What this exercise asks:
(1) In the forum post on plane bedding angles, reproduce the stretch from "I've planned curly" through "chip breaker off.".
(2) Answer these questions from the forum post on plane bedding angles:
(a) At what angle are most of the author's Japanese kanna bedded?
(b) Which wood has the author planed without tearout using the 38 degree bed?
(c) Which wood is named as very particular about how it is planed?
(3) Rewrite the paragraph beginning "For my typical cabinet woods" from the forum post on plane bedding angles as a bulleted list.

Reading text:
((
I do certainly agree about David and Kees! They deserve a great deal of credit with helping to bring everything to light on the forums.

Many, including yourself would likely find my above comment to be curious since the majority of the planing that I do is with Japanese Kanna, bedded in their majority at 38 degrees with exception to the special case mentioned. At a 38 degrees one must be especially careful about both sharpness and how well the chip breaker is adjusted in harder woods.

I've planned curly bubinga with this 38 degree bed, without tearout, but it's a challenge to say the least.

For my typical cabinet woods, like walnut, white oak, cherry, etc. I use 45 degree bedded planes as often or more often than kanna since I can do so with more assurance. That is why I feel that 45 degrees and a well set chip breaker are a very well balanced approach. I do regularly plane the aforementioned materials with kanna, but with very very careful attention paid to the chip breaker.

I tend to try and used the most relaxed chip breaker setting possible, so in many cases that is very tightly set but in cases where the grain is well behaved then I back the chip breaker off.

It's been my experience that the softer the wood the more an effect the angle has on surface finish, but this does depend on species; Western Red Cedar for instance is very particular about how it is planed, in every aspect from sharpness to bedding angle. Lower angles also seem to maintain a bright finish as the blade begins to dull, where I can tell very quickly in a 45 degree bed at which point where the initial sharpness has worn off of the plane iron.

Brian Holcombe
06-03-2017, 9:21 AM
Brian; the above statement is a prime example of why we should continue to question what is stated as fact on woodwork forums.
))
[Contour annotation records]
((
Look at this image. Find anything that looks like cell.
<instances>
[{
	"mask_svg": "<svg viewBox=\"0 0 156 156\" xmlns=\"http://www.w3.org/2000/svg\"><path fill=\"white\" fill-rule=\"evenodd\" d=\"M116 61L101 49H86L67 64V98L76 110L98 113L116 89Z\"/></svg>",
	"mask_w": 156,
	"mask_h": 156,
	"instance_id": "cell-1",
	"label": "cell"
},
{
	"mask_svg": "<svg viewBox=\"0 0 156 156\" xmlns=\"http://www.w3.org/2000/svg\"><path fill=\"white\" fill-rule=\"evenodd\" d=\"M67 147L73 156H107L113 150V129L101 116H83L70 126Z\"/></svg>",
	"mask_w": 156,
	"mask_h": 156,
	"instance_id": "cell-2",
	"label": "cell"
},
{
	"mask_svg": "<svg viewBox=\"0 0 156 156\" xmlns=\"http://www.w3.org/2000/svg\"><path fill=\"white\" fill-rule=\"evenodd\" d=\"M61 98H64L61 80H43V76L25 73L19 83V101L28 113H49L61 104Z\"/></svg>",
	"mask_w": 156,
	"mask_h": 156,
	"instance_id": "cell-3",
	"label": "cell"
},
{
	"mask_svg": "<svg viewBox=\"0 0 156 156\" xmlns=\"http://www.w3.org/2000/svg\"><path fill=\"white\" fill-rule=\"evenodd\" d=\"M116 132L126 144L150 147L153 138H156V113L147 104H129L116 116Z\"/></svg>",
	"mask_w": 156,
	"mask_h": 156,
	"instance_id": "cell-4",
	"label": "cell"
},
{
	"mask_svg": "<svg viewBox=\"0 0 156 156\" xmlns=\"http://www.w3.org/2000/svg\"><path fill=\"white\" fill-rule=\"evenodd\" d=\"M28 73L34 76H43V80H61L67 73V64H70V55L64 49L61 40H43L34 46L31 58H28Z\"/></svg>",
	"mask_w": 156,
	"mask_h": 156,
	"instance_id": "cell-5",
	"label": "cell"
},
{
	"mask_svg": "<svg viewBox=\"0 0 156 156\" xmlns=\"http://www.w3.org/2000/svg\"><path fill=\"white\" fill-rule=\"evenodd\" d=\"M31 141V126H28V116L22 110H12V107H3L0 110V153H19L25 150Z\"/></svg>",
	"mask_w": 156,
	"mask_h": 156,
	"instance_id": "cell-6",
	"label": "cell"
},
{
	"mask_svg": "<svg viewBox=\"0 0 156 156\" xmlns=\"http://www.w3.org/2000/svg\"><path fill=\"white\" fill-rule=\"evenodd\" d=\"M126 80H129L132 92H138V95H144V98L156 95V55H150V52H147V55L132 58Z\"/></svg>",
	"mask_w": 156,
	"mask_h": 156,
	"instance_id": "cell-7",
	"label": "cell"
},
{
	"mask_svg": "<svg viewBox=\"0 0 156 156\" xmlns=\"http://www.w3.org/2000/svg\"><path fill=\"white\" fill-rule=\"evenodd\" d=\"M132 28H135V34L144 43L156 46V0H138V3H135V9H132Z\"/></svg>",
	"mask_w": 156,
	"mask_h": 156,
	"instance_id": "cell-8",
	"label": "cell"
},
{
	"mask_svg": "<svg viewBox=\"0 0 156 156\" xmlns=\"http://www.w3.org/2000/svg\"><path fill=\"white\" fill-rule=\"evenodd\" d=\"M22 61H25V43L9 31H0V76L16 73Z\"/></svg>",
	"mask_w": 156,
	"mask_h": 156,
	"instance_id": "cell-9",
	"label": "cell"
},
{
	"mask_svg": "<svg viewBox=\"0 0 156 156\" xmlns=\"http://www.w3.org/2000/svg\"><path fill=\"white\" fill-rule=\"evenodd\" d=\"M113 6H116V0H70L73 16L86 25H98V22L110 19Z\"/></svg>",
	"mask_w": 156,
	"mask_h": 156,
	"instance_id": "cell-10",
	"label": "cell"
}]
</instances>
))
Solution list:
(1)
I've planned curly bubinga with this 38 degree bed, without tearout, but it's a challenge to say the least.

For my typical cabinet woods, like walnut, white oak, cherry, etc. I use 45 degree bedded planes as often or more often than kanna since I can do so with more assurance. That is why I feel that 45 degrees and a well set chip breaker are a very well balanced approach. I do regularly plane the aforementioned materials with kanna, but with very very careful attention paid to the chip breaker.

I tend to try and used the most relaxed chip breaker setting possible, so in many cases that is very tightly set but in cases where the grain is well behaved then I back the chip breaker off.

(2)
(a) 38 degrees
(b) Curly bubinga
(c) Western Red Cedar

(3)
- Typical cabinet woods: walnut, white oak, cherry, and similar.
- For these woods, the author uses 45 degree bedded planes as often as or more often than kanna, because they give more assurance.
- The author considers 45 degrees with a well-set chip breaker a very well-balanced approach.
- The author also regularly planes these woods with kanna but pays very close attention to the chip breaker.